What you return should match the data word for word, minus the images.

++++ INFORMATION SHOWN

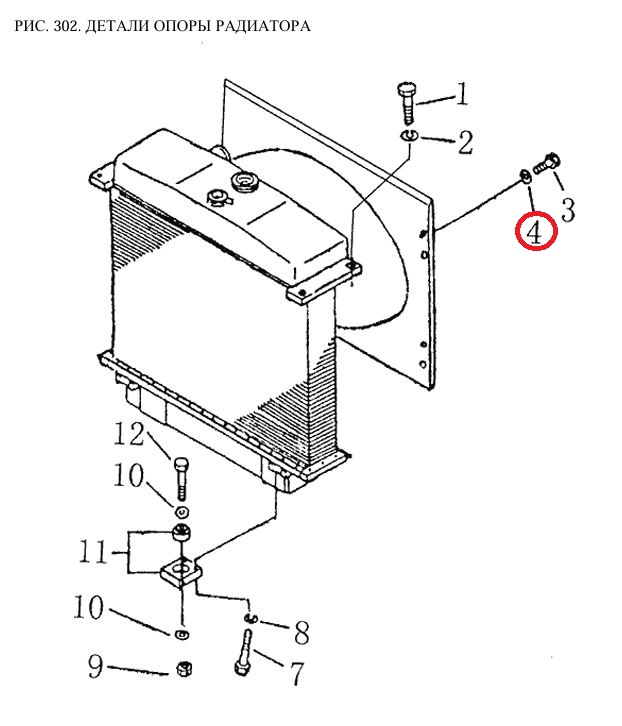 РИС. 302. ДЕТАЛИ ОПОРЫ РАДИАТОРА

1
2
3
4
12
10
11
10
8
9
7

++++++++

* [ANSWER BOX]
 РИС. 302. ДЕТАЛИ ОПОРЫ РАДИАТОРА

1
2
3
4
12
10
11
10
8
9
7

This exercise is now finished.